As you can see, I’m very much a breakfast person. For me, it’s not just about the nutrition. There’s also a ritual aspect to the preparation – making my coffee, putting my yogurt together, cooking my potatoes and eggs – that helps me get into the proper headspace to start my day. It’s become almost a form of morning meditation.

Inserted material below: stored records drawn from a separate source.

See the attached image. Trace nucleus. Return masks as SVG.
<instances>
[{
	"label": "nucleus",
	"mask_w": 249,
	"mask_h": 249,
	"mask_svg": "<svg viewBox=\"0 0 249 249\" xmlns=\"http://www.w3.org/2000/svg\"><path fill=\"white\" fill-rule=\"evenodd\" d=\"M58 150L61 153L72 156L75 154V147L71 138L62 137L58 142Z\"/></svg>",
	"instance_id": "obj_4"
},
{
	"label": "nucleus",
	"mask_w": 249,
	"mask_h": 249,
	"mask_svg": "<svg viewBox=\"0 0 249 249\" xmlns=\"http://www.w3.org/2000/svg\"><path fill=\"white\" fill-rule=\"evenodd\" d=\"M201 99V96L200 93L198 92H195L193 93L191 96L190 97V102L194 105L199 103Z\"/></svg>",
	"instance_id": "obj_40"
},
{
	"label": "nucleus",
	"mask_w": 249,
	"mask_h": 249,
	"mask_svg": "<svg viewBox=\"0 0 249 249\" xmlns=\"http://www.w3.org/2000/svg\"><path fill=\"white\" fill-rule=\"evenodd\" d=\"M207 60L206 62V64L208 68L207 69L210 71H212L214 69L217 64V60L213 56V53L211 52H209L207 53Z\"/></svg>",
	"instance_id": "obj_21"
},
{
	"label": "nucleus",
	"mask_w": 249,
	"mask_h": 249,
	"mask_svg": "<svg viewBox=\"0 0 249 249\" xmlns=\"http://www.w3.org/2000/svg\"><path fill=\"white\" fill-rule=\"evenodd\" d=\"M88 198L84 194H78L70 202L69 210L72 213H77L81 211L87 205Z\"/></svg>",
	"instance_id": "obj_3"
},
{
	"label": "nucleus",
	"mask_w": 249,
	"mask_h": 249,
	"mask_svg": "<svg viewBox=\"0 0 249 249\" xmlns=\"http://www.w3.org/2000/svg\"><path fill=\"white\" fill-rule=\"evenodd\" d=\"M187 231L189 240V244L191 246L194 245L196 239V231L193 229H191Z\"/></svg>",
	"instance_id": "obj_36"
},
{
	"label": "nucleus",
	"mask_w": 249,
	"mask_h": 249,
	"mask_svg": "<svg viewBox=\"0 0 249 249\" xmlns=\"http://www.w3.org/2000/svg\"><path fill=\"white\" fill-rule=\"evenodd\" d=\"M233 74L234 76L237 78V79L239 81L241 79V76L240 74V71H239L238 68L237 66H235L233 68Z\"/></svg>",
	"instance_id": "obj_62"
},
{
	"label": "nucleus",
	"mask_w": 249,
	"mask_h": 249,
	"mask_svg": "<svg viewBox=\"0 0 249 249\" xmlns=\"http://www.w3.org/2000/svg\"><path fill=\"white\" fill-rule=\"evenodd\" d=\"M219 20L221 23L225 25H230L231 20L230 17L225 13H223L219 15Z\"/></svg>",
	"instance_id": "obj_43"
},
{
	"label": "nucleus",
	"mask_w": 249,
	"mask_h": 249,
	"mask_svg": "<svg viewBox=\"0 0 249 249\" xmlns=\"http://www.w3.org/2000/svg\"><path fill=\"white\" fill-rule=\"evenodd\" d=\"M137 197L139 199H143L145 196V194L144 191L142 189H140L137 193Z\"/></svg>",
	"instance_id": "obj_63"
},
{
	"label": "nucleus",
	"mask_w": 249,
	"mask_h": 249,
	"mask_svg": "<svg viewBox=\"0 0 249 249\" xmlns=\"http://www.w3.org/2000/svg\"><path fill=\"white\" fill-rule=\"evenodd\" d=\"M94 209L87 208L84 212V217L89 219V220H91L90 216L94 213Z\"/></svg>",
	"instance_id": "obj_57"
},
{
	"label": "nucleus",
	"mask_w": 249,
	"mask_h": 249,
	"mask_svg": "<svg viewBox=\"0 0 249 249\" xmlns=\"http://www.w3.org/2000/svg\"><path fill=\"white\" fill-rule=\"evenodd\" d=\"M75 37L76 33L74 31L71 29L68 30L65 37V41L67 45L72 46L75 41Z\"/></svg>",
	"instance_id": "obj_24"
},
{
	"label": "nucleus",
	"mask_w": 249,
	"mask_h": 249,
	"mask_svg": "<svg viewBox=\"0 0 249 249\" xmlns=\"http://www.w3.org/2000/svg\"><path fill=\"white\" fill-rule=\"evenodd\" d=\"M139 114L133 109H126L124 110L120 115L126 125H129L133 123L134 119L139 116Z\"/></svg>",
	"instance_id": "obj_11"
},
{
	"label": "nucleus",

Now, I don’t expect everyone to go full lumberjack breakfast, like I do, so here’s what some of our other coaches eat for their first meal of the day.
Coach Katie:
40g Oatmeal
1 tbs Peanut Butter
1 cup Greek Yogurt (fat free)
~35g protein, 11g fat, 40g carbohydrates, 399 calories
Coach Yavor:
4 oz carrots
3 tbs hummus
3 large eggs, over easy
2 slices Trader Joe’s Pumpernickel bread
half an avocado
~32g protein, 32g fat, 67g carbohydrates, 684 calories
Coach Diana:
3 large eggs
1/2 an apple
1/2 a banana
~19g protein, 14g fat, 29g carbohydrates, 318 calories
I hope this gives you some ideas on how to get your day started. Also, if you’re not a big bacon and eggs person, keep in mind there aren’t any written rules about what kind of foods you have to eat at certain times of the day. If you want to eat roasted chicken and a salad for breakfast, go right ahead. It’s up to you.